* [YOUR GOAL]: Reproduce every one of the records below word for word, keeping each line unchanged.

(Collected data entries)
= = = = =
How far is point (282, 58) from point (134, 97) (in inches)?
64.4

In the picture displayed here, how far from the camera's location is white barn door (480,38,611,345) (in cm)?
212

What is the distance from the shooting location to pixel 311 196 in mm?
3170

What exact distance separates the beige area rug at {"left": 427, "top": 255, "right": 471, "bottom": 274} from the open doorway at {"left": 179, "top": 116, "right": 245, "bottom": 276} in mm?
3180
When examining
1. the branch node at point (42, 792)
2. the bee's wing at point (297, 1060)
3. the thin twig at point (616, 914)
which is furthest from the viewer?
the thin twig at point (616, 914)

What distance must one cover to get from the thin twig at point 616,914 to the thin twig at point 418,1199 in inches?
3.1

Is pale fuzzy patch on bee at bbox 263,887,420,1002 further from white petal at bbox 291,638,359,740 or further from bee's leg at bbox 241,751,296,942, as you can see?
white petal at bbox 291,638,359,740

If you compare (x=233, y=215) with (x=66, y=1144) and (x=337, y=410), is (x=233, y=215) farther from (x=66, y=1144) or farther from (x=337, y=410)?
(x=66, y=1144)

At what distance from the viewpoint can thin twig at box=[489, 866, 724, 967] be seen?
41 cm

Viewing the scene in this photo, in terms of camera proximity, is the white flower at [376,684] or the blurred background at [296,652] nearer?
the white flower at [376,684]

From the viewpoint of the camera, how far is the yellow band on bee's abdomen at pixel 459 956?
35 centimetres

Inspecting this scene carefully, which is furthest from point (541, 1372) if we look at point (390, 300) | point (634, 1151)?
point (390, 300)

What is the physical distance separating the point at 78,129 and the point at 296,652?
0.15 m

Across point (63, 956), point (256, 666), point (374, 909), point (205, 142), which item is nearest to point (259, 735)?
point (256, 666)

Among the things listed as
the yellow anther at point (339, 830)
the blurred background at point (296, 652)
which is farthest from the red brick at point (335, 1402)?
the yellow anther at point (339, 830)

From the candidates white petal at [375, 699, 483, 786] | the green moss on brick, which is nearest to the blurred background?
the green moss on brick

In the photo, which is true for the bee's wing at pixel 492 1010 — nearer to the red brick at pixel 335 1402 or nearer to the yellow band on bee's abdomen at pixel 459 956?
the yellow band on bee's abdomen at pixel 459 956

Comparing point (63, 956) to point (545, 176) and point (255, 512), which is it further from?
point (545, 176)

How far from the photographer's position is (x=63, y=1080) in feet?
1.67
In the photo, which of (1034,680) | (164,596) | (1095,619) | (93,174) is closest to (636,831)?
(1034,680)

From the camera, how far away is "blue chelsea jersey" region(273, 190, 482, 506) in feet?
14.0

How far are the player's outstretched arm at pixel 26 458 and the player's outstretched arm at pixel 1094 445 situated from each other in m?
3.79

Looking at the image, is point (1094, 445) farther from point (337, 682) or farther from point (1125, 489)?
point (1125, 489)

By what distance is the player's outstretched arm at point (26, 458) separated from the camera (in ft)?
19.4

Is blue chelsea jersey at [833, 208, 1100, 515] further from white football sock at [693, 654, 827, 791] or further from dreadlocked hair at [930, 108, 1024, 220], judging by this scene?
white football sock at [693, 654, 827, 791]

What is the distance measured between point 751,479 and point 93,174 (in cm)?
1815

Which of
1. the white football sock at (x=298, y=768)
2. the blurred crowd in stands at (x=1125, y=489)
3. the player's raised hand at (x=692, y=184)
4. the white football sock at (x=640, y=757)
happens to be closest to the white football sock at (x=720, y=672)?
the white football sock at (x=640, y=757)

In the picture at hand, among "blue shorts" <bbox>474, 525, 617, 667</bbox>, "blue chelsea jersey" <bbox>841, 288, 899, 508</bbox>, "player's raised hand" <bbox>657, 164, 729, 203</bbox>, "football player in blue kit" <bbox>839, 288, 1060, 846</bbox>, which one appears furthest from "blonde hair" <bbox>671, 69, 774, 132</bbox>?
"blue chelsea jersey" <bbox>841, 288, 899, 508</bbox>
= = = = =
* [RESPONSE]:
How far is point (282, 58) from point (134, 97) (in inches)?
64.4

In the picture displayed here, how far from the camera's location is white barn door (480,38,611,345) (in cm)?
212

What is the distance from the shooting location to pixel 311 196 in mm?
3170

What exact distance separates the beige area rug at {"left": 427, "top": 255, "right": 471, "bottom": 274} from the open doorway at {"left": 179, "top": 116, "right": 245, "bottom": 276} in mm?
3180
When examining
1. the branch node at point (42, 792)
2. the bee's wing at point (297, 1060)
3. the thin twig at point (616, 914)
which is furthest from the viewer?
the thin twig at point (616, 914)

What distance must one cover to get from the thin twig at point 616,914 to the thin twig at point 418,1199 in inches?
3.1

Is pale fuzzy patch on bee at bbox 263,887,420,1002 further from white petal at bbox 291,638,359,740 or further from bee's leg at bbox 241,751,296,942, as you can see?
white petal at bbox 291,638,359,740

If you compare (x=233, y=215) with (x=66, y=1144) and (x=337, y=410), is (x=233, y=215) farther from (x=66, y=1144) or farther from (x=337, y=410)?
(x=66, y=1144)

At what distance from the viewpoint can thin twig at box=[489, 866, 724, 967] be seen?
41 cm

Viewing the scene in this photo, in terms of camera proximity, is the white flower at [376,684] or the blurred background at [296,652] nearer?
the white flower at [376,684]

From the viewpoint of the camera, how far is the yellow band on bee's abdomen at pixel 459 956?
35 centimetres

Inspecting this scene carefully, which is furthest from point (541, 1372) if we look at point (390, 300) | point (634, 1151)?
point (390, 300)

What is the physical distance separating the point at 78,129 and the point at 296,652?
0.15 m

Across point (63, 956), point (256, 666), point (374, 909), point (205, 142), which item is nearest to point (259, 735)?
point (256, 666)

Among the things listed as
the yellow anther at point (339, 830)
the blurred background at point (296, 652)
which is farthest from the red brick at point (335, 1402)?
the yellow anther at point (339, 830)

From the candidates white petal at [375, 699, 483, 786] | the green moss on brick, which is nearest to the blurred background?
the green moss on brick

In the photo, which is true for the bee's wing at pixel 492 1010 — nearer to the red brick at pixel 335 1402 or nearer to the yellow band on bee's abdomen at pixel 459 956?
the yellow band on bee's abdomen at pixel 459 956

Comparing point (63, 956) to point (545, 176) and point (255, 512), which is it further from?
point (545, 176)

How far from the photographer's position is (x=63, y=1080) in feet?
1.67
In the photo, which of (1034,680) | (164,596) | (1095,619) | (93,174) is closest to (636,831)?
(1034,680)

From the camera, how far away is "blue chelsea jersey" region(273, 190, 482, 506) in feet?
14.0

How far are the player's outstretched arm at pixel 26 458 and the player's outstretched arm at pixel 1094 445 situated from each other in m?
3.79

Looking at the image, is point (1094, 445) farther from point (337, 682) or farther from point (1125, 489)?
point (1125, 489)

By what distance is the player's outstretched arm at point (26, 458) separated from the camera (in ft)?
19.4

Is blue chelsea jersey at [833, 208, 1100, 515] further from white football sock at [693, 654, 827, 791] or further from dreadlocked hair at [930, 108, 1024, 220], judging by this scene?
white football sock at [693, 654, 827, 791]

What is the distance measured between point 751,479 and point 93,174 (in cm)?
1815

Which of
1. the white football sock at (x=298, y=768)
2. the blurred crowd in stands at (x=1125, y=489)
3. the player's raised hand at (x=692, y=184)
4. the white football sock at (x=640, y=757)
happens to be closest to the white football sock at (x=720, y=672)?
the white football sock at (x=640, y=757)

In the picture at hand, among "blue shorts" <bbox>474, 525, 617, 667</bbox>, "blue chelsea jersey" <bbox>841, 288, 899, 508</bbox>, "player's raised hand" <bbox>657, 164, 729, 203</bbox>, "football player in blue kit" <bbox>839, 288, 1060, 846</bbox>, which one appears furthest from "blonde hair" <bbox>671, 69, 774, 132</bbox>?
"blue chelsea jersey" <bbox>841, 288, 899, 508</bbox>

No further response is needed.